La disparition d'Hadjine Elizundo l'avait frappé
d'un coup terrible. Ainsi, la jeune fille repoussait Nicolas Starkos comme un
misérable indigne d'elle, et elle se refusait à celui qu'elle
avait accepté, comme étant indigne de lui ! Quel mystère
y avait-il dans tout cela ? Où fallait-il le chercher ? Dans sa vie,
à elle, si calme, si pure ? Non, évidemment ! Etait-ce dans la
vie de son père ? Mais qu'y avait-il donc de commun entre le banquier
Elizundo et le capitaine Nicolas Starkos ?

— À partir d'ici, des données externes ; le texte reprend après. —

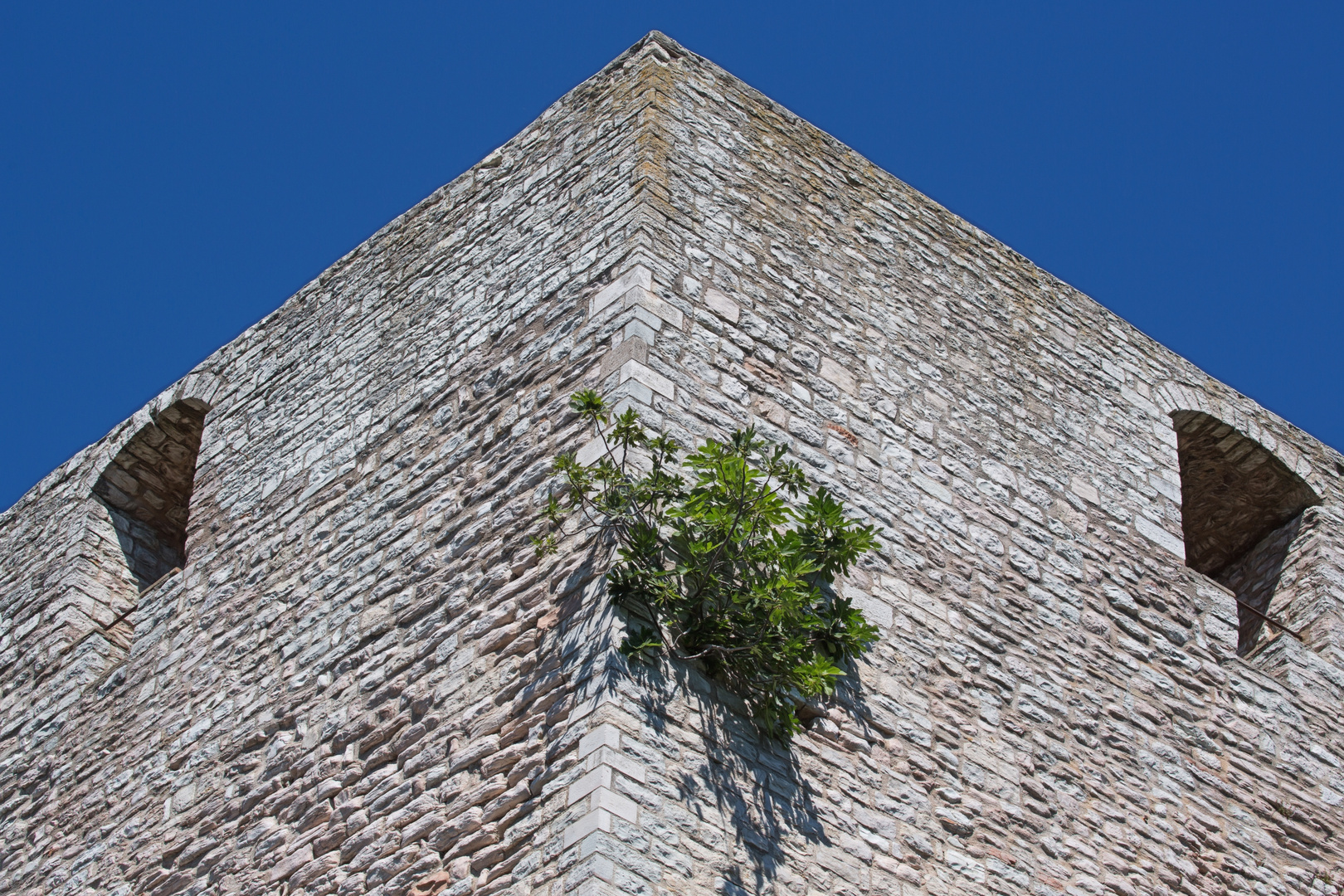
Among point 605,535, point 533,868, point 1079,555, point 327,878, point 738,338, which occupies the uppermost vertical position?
point 738,338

A ces questions, qui eût pu répondre ? La maison
de banque était abandonnée. Xaris lui-même avait dû
la quitter en même temps que la jeune fille. Henry d'Albaret ne pouvait
compter que sur lui seul pour découvrir ces secrets de la famille Elizundo.

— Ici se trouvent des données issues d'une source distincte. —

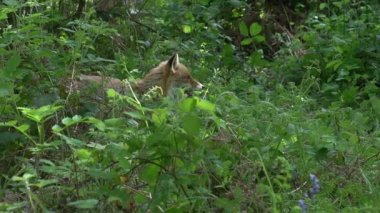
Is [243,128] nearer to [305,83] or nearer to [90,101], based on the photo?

Il eut alors la pensée de fouiller la ville de Corfou,
puis l'île entière. Peut-être Hadjine y avait-elle cherché
refuge en quelque endroit ignoré ? On compte, en effet, un certain nombre
de villages, disséminés à la surface de l'île, où
il est facile de trouver un abri sûr. Pour qui veut se dérober
au monde et se faire oublier, Benizze, Santa Decca, Leucimne, vingt autres,
offrent de tranquilles retraites. Henry d'Albaret se jeta sur toutes les routes,
il chercha jusque dans les moindres hameaux quelque trace de la jeune fille
: il ne trouva rien.
Un indice, alors, lui donna à supposer qu'Hadjine
Elizundo avait dû quitter l'île de Corfou. En effet, au petit port
d'Alipa, dans l'ouest-nord-ouest de l'île, on lui apprit qu'un léger
speronare venait récemment de prendre la mer, après avoir attendu
deux passagers pour le compte desquels il avait été secrètement
frété.
Mais ce n'était là qu'un indice bien vague.
D'ailleurs, certaines
concordances de faits et de dates vinrent bientôt
donner au jeune officier un nouveau sujet de craintes.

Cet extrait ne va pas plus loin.